Directions for this task -
Please output the lines from the one with "conoscente del papa" through the end of the data exactly as written, omitting all pictures.

(Pictures with short captions)
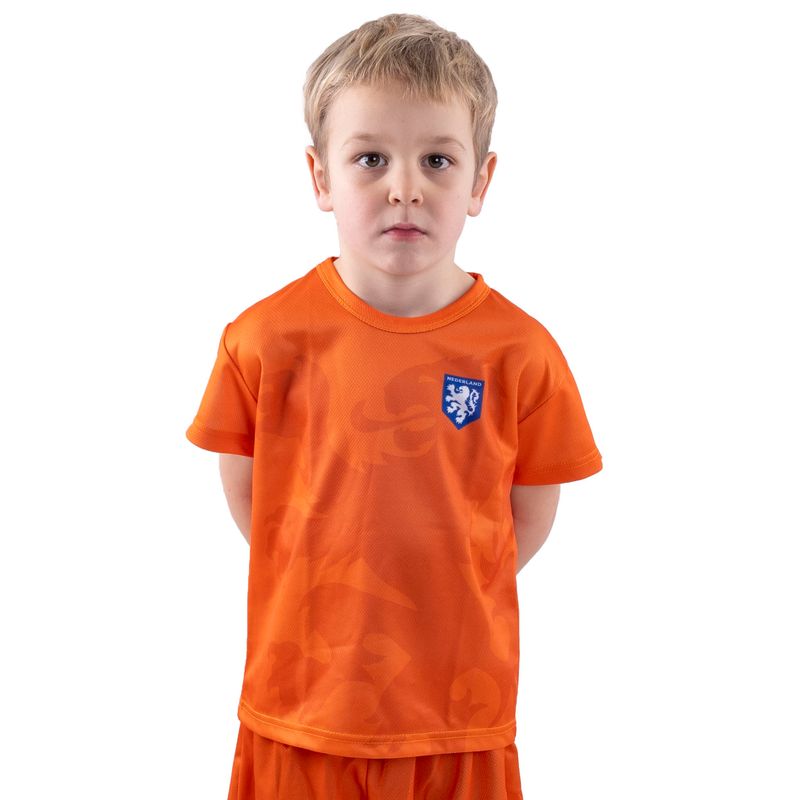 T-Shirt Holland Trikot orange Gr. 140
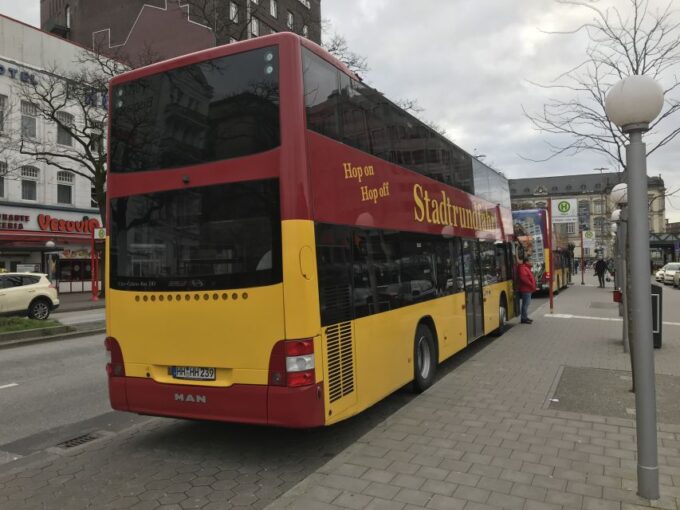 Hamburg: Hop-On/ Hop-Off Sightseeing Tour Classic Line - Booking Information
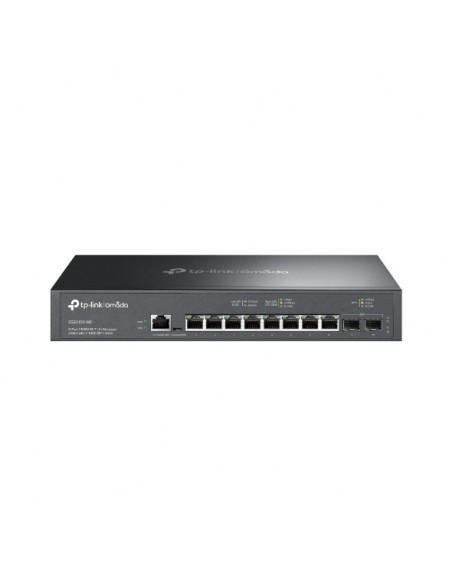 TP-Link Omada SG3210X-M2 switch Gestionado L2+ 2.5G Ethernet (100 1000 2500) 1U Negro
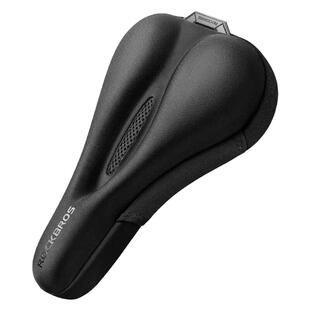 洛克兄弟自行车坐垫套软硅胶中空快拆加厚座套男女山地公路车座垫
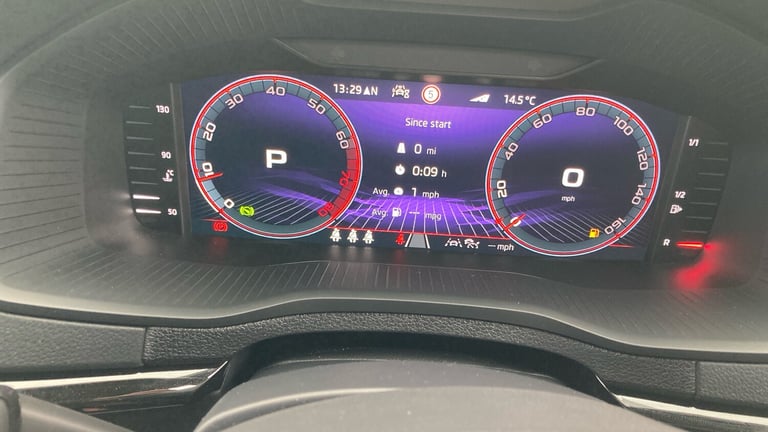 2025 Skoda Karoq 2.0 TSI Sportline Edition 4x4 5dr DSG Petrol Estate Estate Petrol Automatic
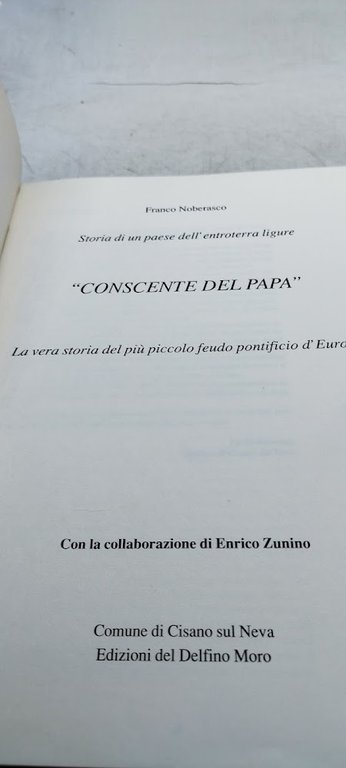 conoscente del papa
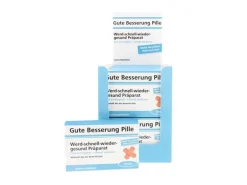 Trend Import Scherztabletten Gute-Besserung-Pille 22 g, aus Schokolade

Answer section -
 conoscente del papa
 Trend Import Scherztabletten Gute-Besserung-Pille 22 g, aus Schokolade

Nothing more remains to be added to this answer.